Copy the passage on the Bengali Fakirs between "The braids that" and "forever singing against.", inclusive, changing "murshid" to "spiritual guide" wherever it occurs.

■ Text under study:

.....

Beneath the songs lies a body-discipline that the verses both transmit and conceal. They are composed in sandhya-bhasha, a “twilight” or intentional language in which ordinary words — moon, river, bird, cage, the city of mirrors itself — double as technical terms for the body’s parts, breaths and fluids, legible only to one already at the stage the song describes and under a living guru’s instruction. The coding is at once protective, shielding the initiatory secret from the uninitiated and from scriptural authorities, and pedagogical, releasing its meaning by degrees. Scholars from Edward Dimock to Openshaw and Salomon describe a layer of practice cognate with tantric and Nath physiology — breath-discipline, a subtle-body map, the conservation and transmutation of bodily substances, often undertaken by a couple in which the male practitioner is to assume a “female disposition” — continuous with the techniques of hatha yoga and medieval tantra. The architecture is what matters here and the architecture is all that can responsibly be set down: the songs guard their operative content on purpose, the secret is the property of the guru-disciple bond, and to print the procedure would be to break exactly the reserve the tradition is built to keep.
The braids that meet in the Fakir’s idiom can be named without being untangled. From the Muslim side come faqr, the murshid and the four stations, and the unity-of-being grammar that the Akbarian line gave to so much of later Sufism — the sense, audible all through the repertoire, that there is finally only the One and that the lover and the beloved are not two. From the Hindu side come the body-centered devotion of the Vaishnava Sahajiya, itself a radicalization of the Krishna-love of Bengali Gaudiya Vaishnavism, and the yogic substrate it shares with the Naths. The result is not a compromise between two religions but a third thing that treats the confessional border as the illusion the songs are forever singing against.
Comparison without collapse
The Fakir current sits within a wider field of devotion that approached God by love rather than law, and the comparisons illuminate it precisely where they fail to absorb it. The bhakti movement and the Indic devotional current at large supply the temper — God as the beloved, the rejection of priestly mediation, the vernacular song against the learned scripture. The nearest single comparand is Kabir, the fifteenth-century weaver-poet of the formless divine, whose verses likewise mock the externals of mosque and temple and whose signature line likewise speaks a plain truth; Tagore, who translated Kabir, heard the same note in the Fakirs and the Bauls. Yet the resemblance has limits the songs themselves enforce: Kabir’s nirguna absolute is approached chiefly by remembrance of the divine name, whereas the Bengali Fakir’s is approached through the body and its disciplines, and the two ought not be folded into a single nirguna stream. Likewise the Sufi audition of the wider tradition — the qawwali and the samaʿ of the assembly, the order-form of the tariqa with its chains and lodges — shares the conviction that music can carry the soul toward God, but the Baul-Fakir gan belongs to no lodge, follows no silsila of robes and certificates, and is sung not in an assembly hall but on the road and at the village shrine. The generic Sufi poverty of the fakir is the seed; what grew from it in Bengal is recognizably its own plant.

.....

■ Exercise data:
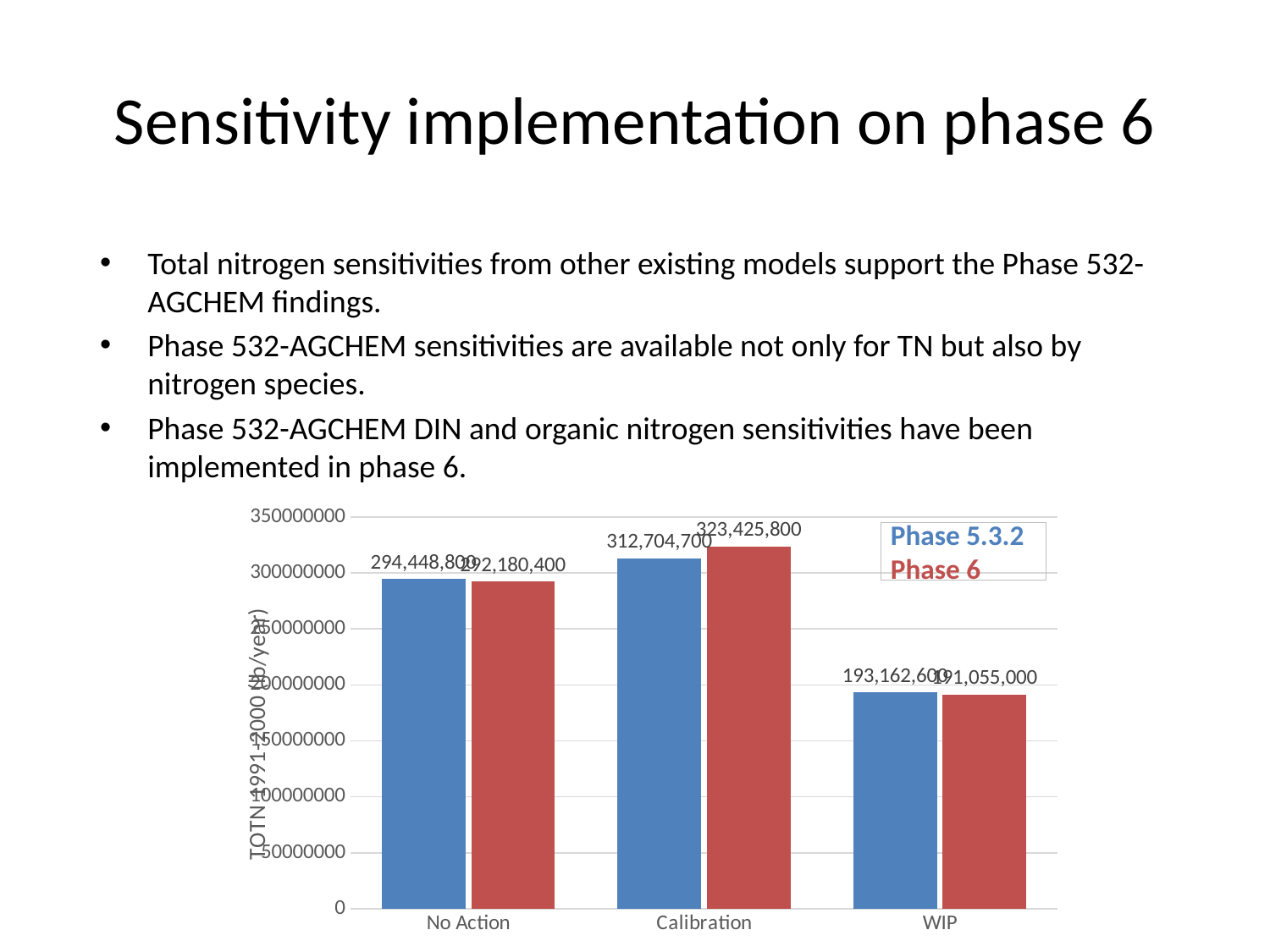
What is the Phase 6 value for Calibration? 323,425,800 Which category has the lowest Phase 5.3.2 value? WIP For WIP, which is larger: the Phase 5.3.2 value or the Phase 6 value? Phase 5.3.2 What is the Phase 5.3.2 value for No Action? 294,448,800 What is the difference between the Phase 6 and Phase 5.3.2 values for Calibration? 10,721,100 How many categories are shown on the x axis? 3 What is the Phase 6 value for WIP? 191,055,000 How many series does the legend list? 2 What is the Phase 5.3.2 value for Calibration? 312,704,700 What kind of chart is shown on the slide? bar chart Which category has the highest Phase 6 value? Calibration Is the Phase 6 value for WIP greater or less than 200000000? less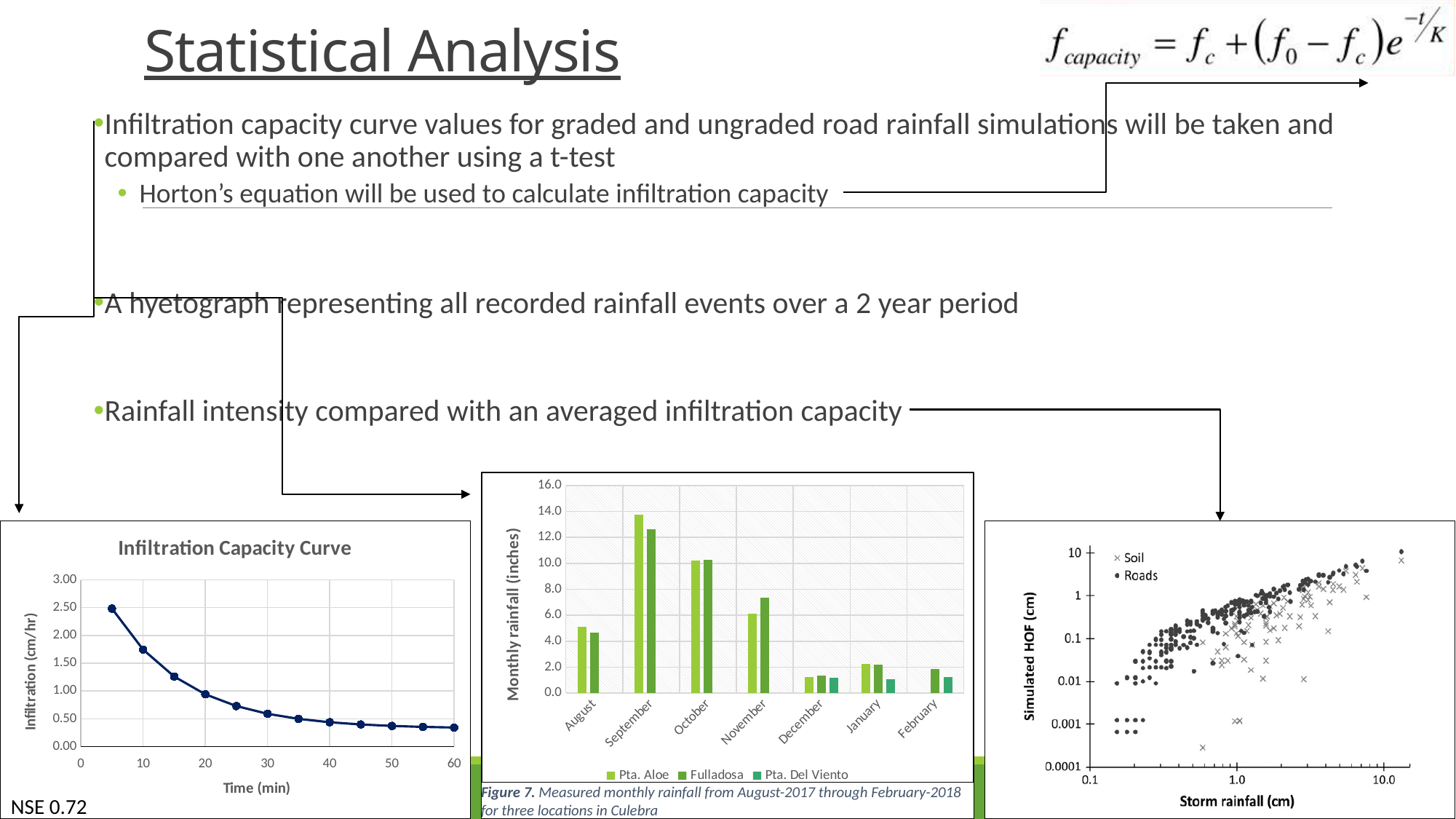
What kind of chart is the Infiltration Capacity Curve chart? line chart In the Infiltration Capacity Curve chart, is the infiltration value at 60 minutes greater or less than 0.50 cm/hr? less How many data points are plotted in the Infiltration Capacity Curve chart? 12 In the monthly rainfall chart (Figure 7), which is larger for November: Pta. Aloe or Fulladosa? Fulladosa What kind of chart is the monthly rainfall chart (Figure 7)? bar chart What is the x-axis label of the scatter plot on the right? Storm rainfall (cm) In the Infiltration Capacity Curve chart, do the values rise or fall as time increases? fall How many series does the legend of the scatter plot on the right list? 2 How many series does the legend of the monthly rainfall chart (Figure 7) list? 3 In the monthly rainfall chart (Figure 7), is the Pta. Aloe value for September greater or less than 12.0 inches? greater In the Infiltration Capacity Curve chart, is the infiltration value at 5 minutes greater or less than 2.00 cm/hr? greater In the monthly rainfall chart (Figure 7), which month has the highest rainfall? September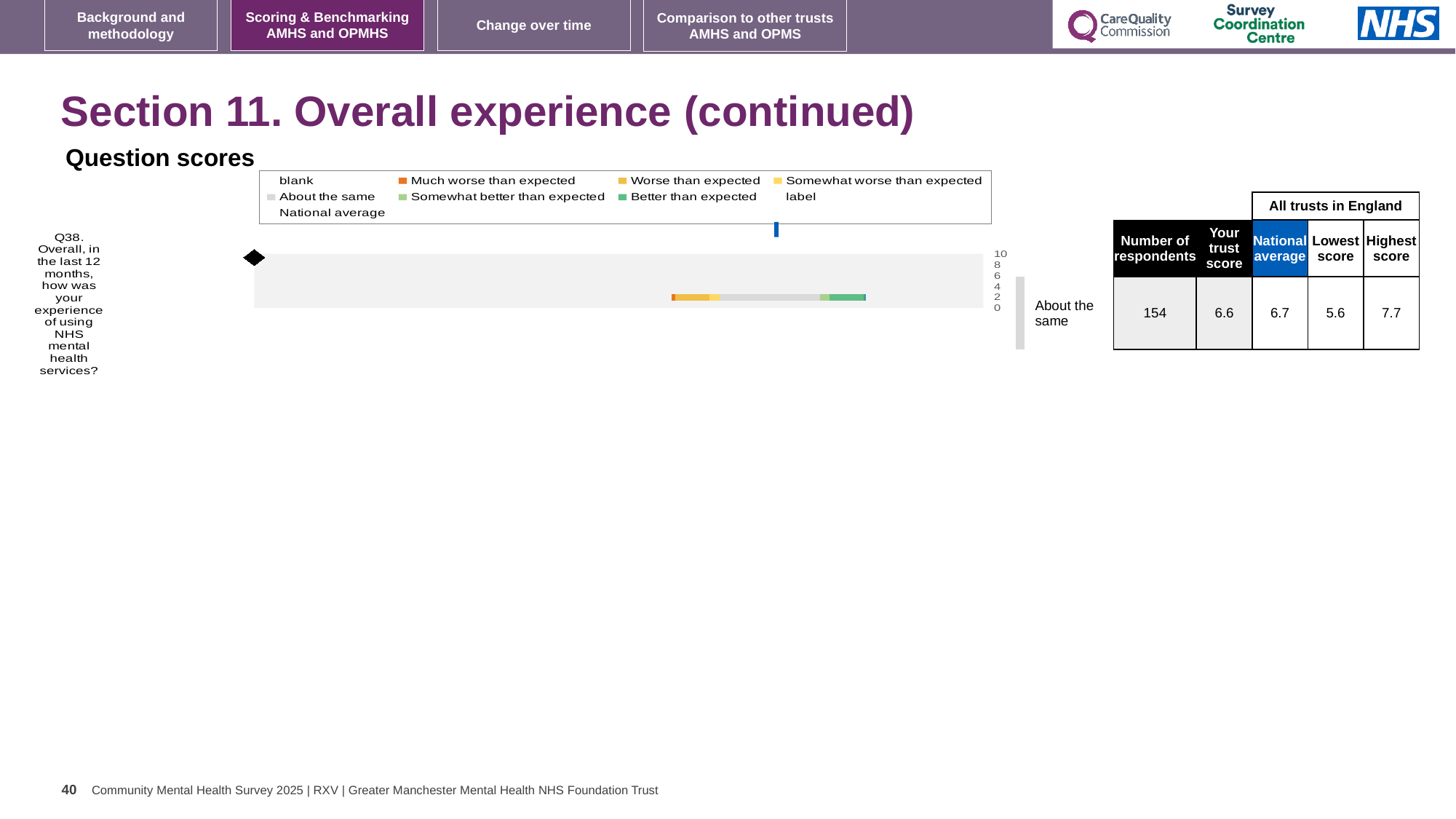
What is the lowest score among all trusts in England for Q38? 5.6 Which is larger for Q38, the trust score or the national average? national average What is the national average for Q38 as shown in the table next to the chart? 6.7 What category label is shown to the right of the bar for Q38? About the same Which legend entry is shown in orange in the Question scores chart? Much worse than expected How many survey questions are plotted in the Question scores chart? 1 Which question is plotted in the Question scores chart? Q38. Overall, in the last 12 months, how was your experience of using NHS mental health services? How many respondents answered Q38? 154 What is the highest score among all trusts in England for Q38? 7.7 What is the trust's score for Q38 as shown in the table next to the chart? 6.6 What kind of chart is shown under 'Question scores'? bar chart What is the difference between the highest score and the lowest score for Q38? 2.1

.....

■ Answer below:
The braids that meet in the Fakir’s idiom can be named without being untangled. From the Muslim side come faqr, the spiritual guide and the four stations, and the unity-of-being grammar that the Akbarian line gave to so much of later Sufism — the sense, audible all through the repertoire, that there is finally only the One and that the lover and the beloved are not two. From the Hindu side come the body-centered devotion of the Vaishnava Sahajiya, itself a radicalization of the Krishna-love of Bengali Gaudiya Vaishnavism, and the yogic substrate it shares with the Naths. The result is not a compromise between two religions but a third thing that treats the confessional border as the illusion the songs are forever singing against.